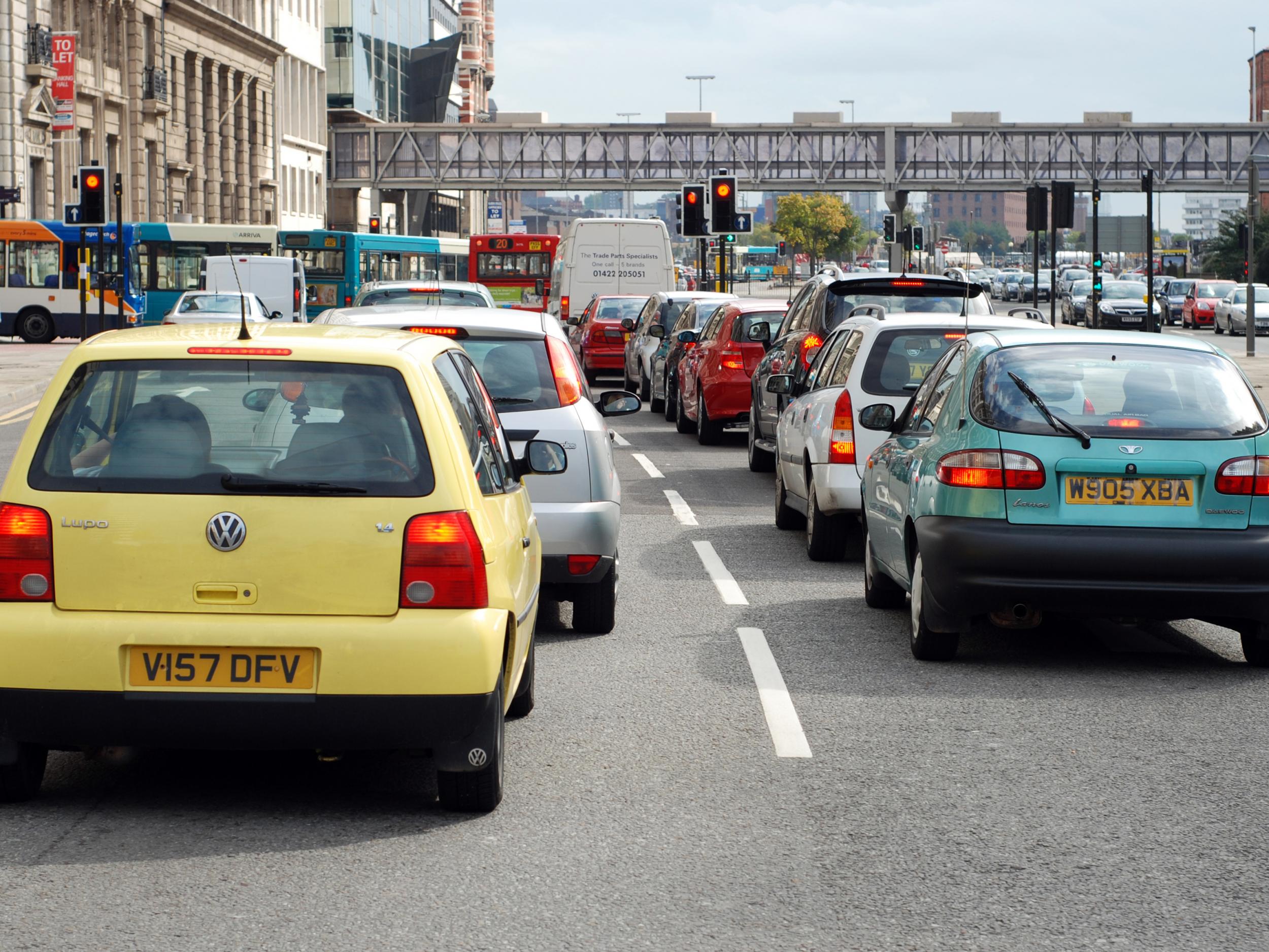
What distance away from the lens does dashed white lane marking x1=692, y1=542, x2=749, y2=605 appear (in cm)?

---

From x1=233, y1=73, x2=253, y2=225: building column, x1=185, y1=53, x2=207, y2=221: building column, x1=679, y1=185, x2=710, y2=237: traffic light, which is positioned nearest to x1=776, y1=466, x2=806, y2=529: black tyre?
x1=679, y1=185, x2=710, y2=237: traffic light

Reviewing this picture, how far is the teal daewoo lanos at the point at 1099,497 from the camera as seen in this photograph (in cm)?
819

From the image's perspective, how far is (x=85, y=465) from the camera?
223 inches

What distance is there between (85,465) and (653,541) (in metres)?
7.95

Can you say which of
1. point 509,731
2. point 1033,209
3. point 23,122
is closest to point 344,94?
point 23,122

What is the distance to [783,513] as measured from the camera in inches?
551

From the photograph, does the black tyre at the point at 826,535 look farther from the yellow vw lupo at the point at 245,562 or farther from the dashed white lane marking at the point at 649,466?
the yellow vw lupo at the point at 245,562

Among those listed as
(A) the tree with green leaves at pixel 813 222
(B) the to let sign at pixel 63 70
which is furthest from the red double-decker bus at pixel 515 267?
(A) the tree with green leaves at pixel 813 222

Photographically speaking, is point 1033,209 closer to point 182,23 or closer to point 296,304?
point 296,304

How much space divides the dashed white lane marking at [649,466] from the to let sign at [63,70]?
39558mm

## WHAT TO PRODUCE
Copy out every line of the material above that contains the string "lane".

## RESULT FOR THIS EXERCISE
What distance away from the lens does dashed white lane marking x1=692, y1=542, x2=749, y2=605 appear (in cm)?
From the photograph, does the black tyre at the point at 826,535 look farther from the yellow vw lupo at the point at 245,562 or farther from the dashed white lane marking at the point at 649,466?
How much space divides the dashed white lane marking at [649,466] from the to let sign at [63,70]?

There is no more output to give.